* GIVEN INSTRUCTION *
Identify and copy every line in the rows below that contains the string "Looking". Case counts.

+++ PROVIDED RECORDS

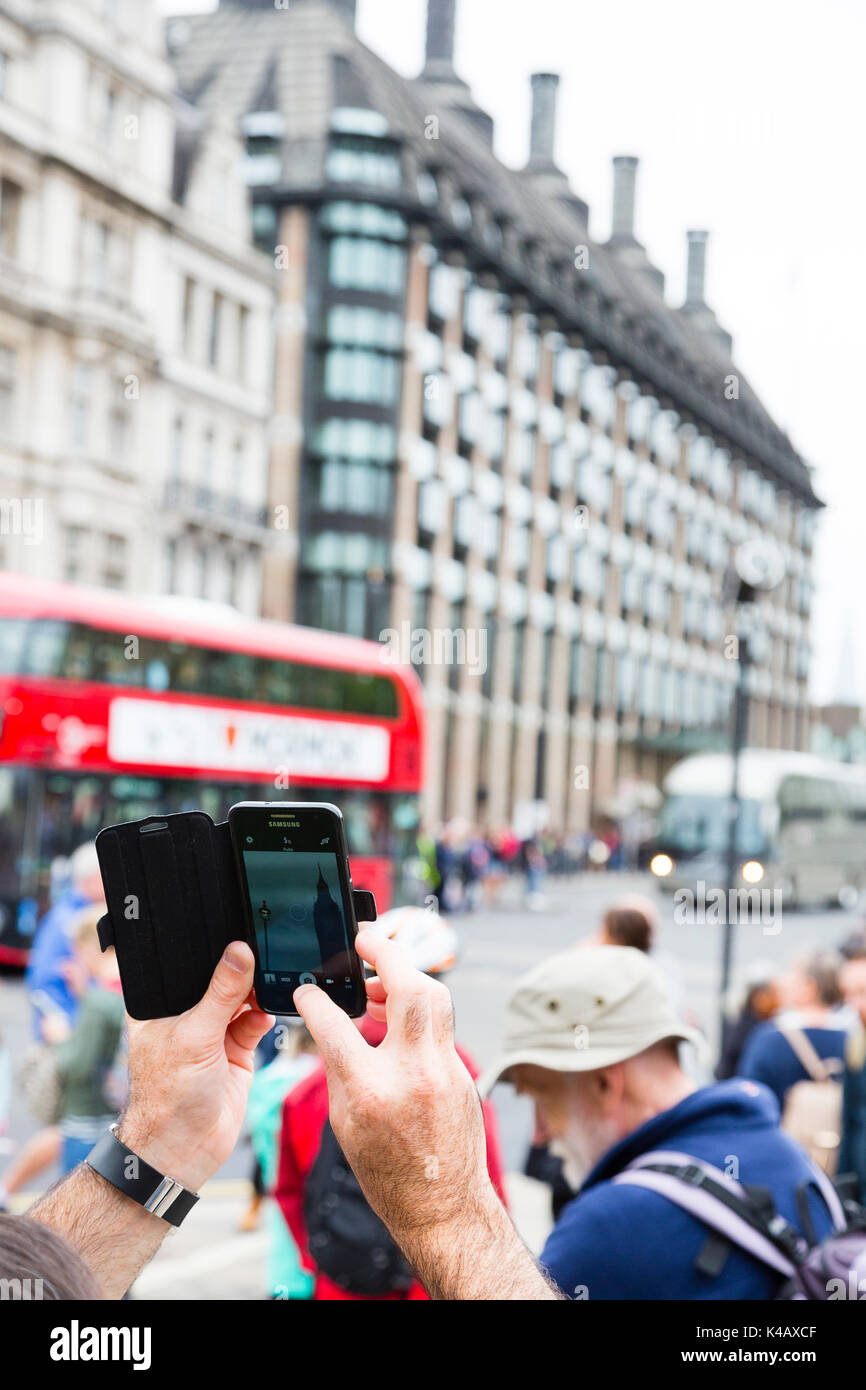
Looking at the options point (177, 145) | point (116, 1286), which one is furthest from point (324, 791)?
point (177, 145)

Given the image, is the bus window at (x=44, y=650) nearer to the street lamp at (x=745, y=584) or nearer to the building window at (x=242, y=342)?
the street lamp at (x=745, y=584)

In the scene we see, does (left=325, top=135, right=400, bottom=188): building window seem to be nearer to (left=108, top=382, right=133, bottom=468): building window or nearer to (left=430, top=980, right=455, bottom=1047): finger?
(left=108, top=382, right=133, bottom=468): building window

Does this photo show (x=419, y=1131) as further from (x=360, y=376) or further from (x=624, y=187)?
(x=360, y=376)

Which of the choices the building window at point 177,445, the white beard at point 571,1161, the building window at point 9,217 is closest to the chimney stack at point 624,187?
the white beard at point 571,1161

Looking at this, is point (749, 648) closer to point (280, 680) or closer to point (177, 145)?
point (280, 680)

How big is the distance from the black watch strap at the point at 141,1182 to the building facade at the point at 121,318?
2657cm

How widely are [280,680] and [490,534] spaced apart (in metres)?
31.5

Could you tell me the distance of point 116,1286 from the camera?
1.22 m

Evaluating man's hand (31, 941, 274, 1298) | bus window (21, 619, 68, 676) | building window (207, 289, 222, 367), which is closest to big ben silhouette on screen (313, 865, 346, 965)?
man's hand (31, 941, 274, 1298)

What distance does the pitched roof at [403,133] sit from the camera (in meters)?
42.7

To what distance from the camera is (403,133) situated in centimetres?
4259

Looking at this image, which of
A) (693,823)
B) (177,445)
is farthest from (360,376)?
(693,823)

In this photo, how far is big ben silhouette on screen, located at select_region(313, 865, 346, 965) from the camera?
3.67ft

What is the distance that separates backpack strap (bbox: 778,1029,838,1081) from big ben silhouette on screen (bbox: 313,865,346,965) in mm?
3902
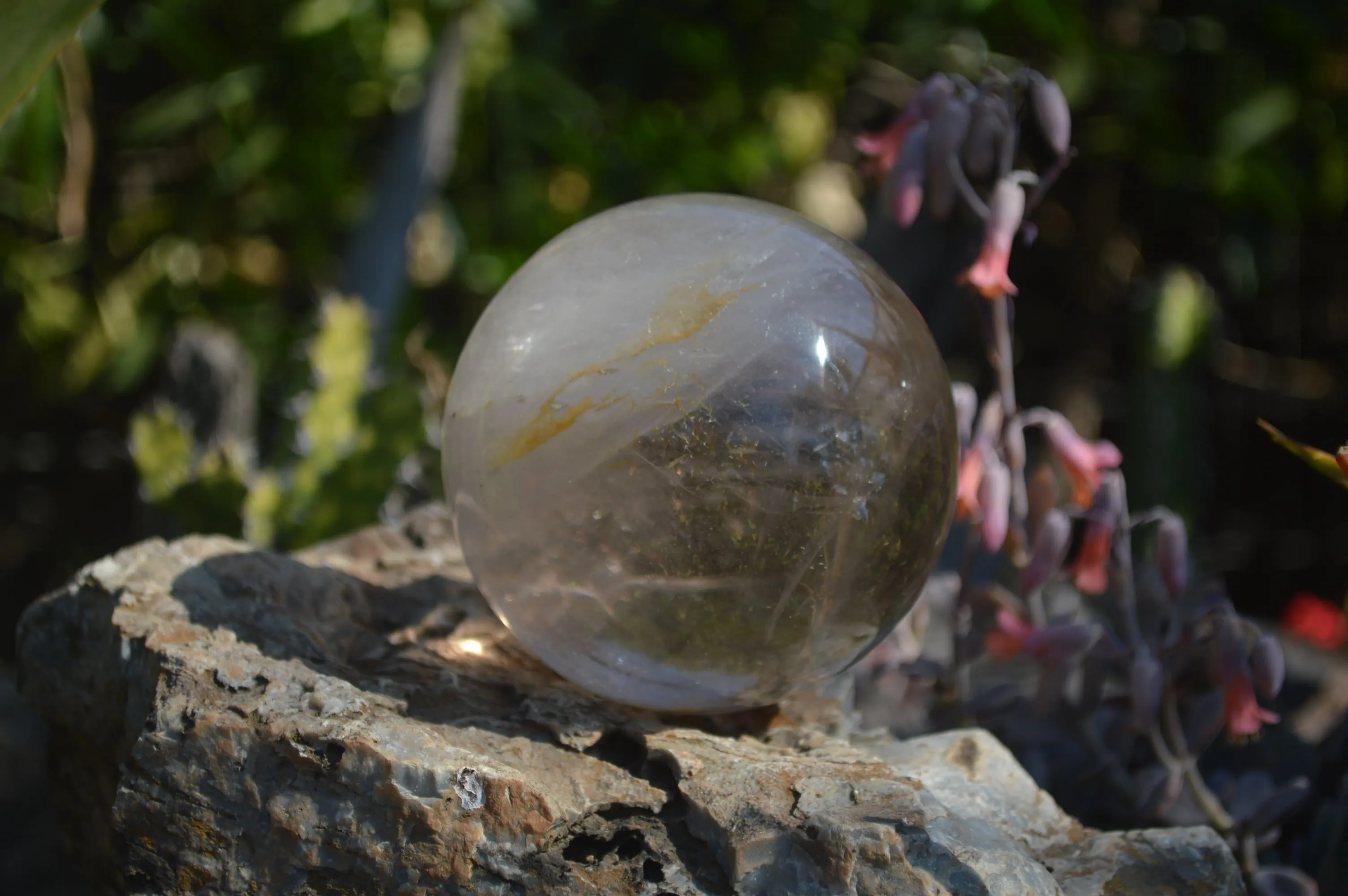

++++++

* SOLVED EXERCISE *
Looking at the options point (177, 145) | point (116, 1286), which one is furthest from point (324, 791)?
Looking at this, is point (749, 648) closer to point (280, 680) or closer to point (177, 145)?
Looking at this image, which of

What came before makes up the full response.